Because of his cowl, no one had seen the Rook up close when he’d murdered Mortimer, and very few other souls over the years had borne account of his visage and lived to tell about it.
Dorian Blackwell had accompanied them in part to assist with just such a situation. He had unprecedented influence with Scotland Yard, Parliament, in all the right social circles, and—more importantly—all the wrong ones. To have such a man call him brother was a boon in more ways than Ash could begin to define at this juncture.
“Scotland Yard?” An apprehensive frown tilted Lorelai’s lips as she echoed his thoughts. “I assumed we’d only have to endure the local magistrate.”
“We never should have left the ship,” Moncrieff grumbled, already doctoring his tea with spirits from a nearby decanter. “Why would someone call all the way from Scotland Yard unless they already found the holes poked into our criminally thin fiction?”
“Is he always like this?” Blackwell nudged a thumb at the scowling first mate.
“No.” Ash smirked. “He’s usually much more opinionated.”
“God help you.”
“If only she would.”
“She?” Blackwell queried.
“I’ve always been of the opinion that storms, ships, and God are a strictly female trifecta.”
“It would explain a great deal—”
“Now hardly seems like the time for jest.” Lorelai interrupted their smile of collusion, stepping in front of a red-faced Moncrieff, her own features pinched with anxious disapproval. “You could be in profound danger from the law.”
Ash traced the line of her jaw, yearning to kiss those lips back into a smile. “Darling, men like us are perpetually in profound danger from the law… or so the law likes to imagine.”

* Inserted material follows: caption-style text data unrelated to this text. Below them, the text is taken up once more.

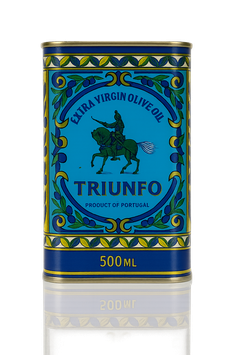 Extra Natives kaltgepresstes Olivenöl Triunfo 500ml Dose aus Portugal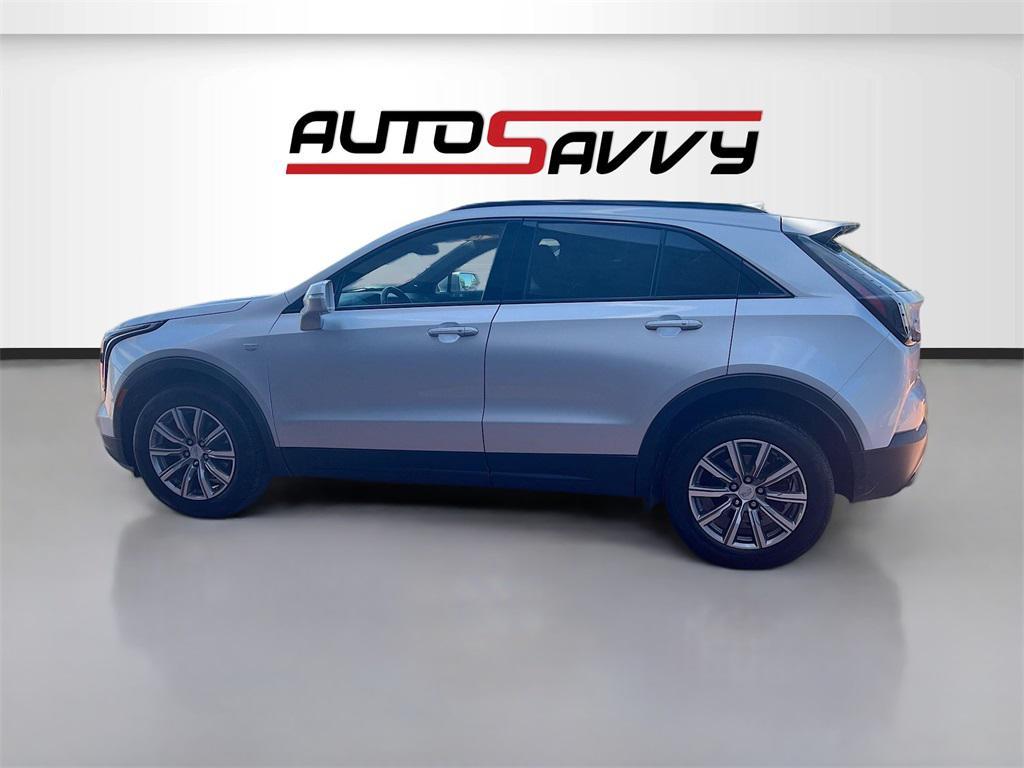 used 2021 Cadillac XT4 car, priced at $22,500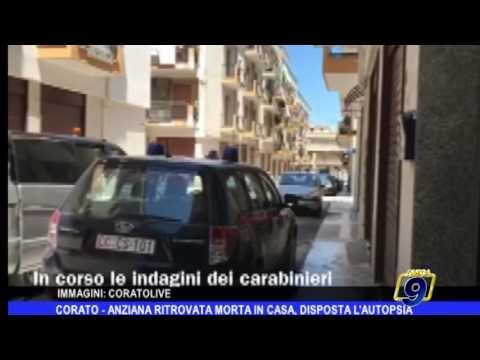 Corato | Anziana ritrovata morta in casa, disposta l'autopsia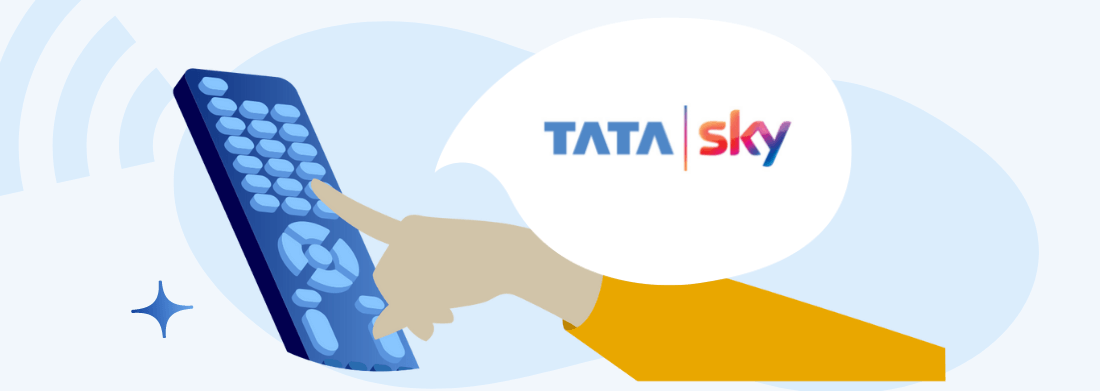 remote chatting with tata sky to ask the channels list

“Do you think they mean to threaten us with Newgate?” Dorian casually speculated, picking at an invisible piece of dust from his cuff.
“Perish the thought,” Ash volleyed with equal dispassion. “Maybe it’s the gallows for us this time.”
“Or the firing squad.”
“I suppose they could resurrect the practice of drawing and quartering.” Ash cocked an unrepentant brow at Lorelai. “I should hazard that my nether quarters are the most desirable.”
“Our heads would look altogether sinister next to each other on the vacant pikes at London Bridge,” Blackwell suggested.
“You make an excellent point. Do you suppose they’d leave the eyepatch on?”
“It’ll be my final request.”
“As it should be. It’s rather iconic, if you ask me.”
With a startlingly animalian sound, Lorelai seized his lapels. “Do you not understand what this means?” She tugged at him frantically. “They could take you from here in chains! I could lose you again. Forever, this time. How can you act as if your execution would be nothing more than a lark?”
Sufficiently chastised by the threat of hysterics, Ash sobered immediately. “I jest because the idea of anyone taking me from your side is laughable.” He covered her hands with his own, touched and feeling guilt because of the tremors of panic he sensed in her elegant fingers.
“An entire contingent of Scotland Yard bruisers couldn’t overwhelm us,” Dorian soothed from over his shoulder. “They’d have to bring an army.”
“And we’d see the army coming and make our getaway,” Ash amended, pressing a kiss to the wrinkles of worry on her forehead. “Come now, all is well. Let us rid ourselves of this nuisance and be about our day, shall we? We’ve treasure to hunt.”
“Count me out,” Moncrieff growled, swiping the entire decanter from the sideboard. “I’d rather lick bog mud from the devil’s twat than share a room with a member of the London Metropolitan Police.”
“Can’t say as I blame you,” Blackwell told his retreating back before turning to Ash. “I don’t think he’s overfond of me.”
“He loves none so much as himself.” Ash stared after Moncrieff until he disappeared up the back stairs. “Though I suppose I should remind him of his place.”
“Perhaps you should, instead, assure him that hisplaceat your side isn’t threatened,” Lorelai suggested, casting a surreptitious glance at his new coconspirator.
“A wise woman, your wife,” Blackwell approved.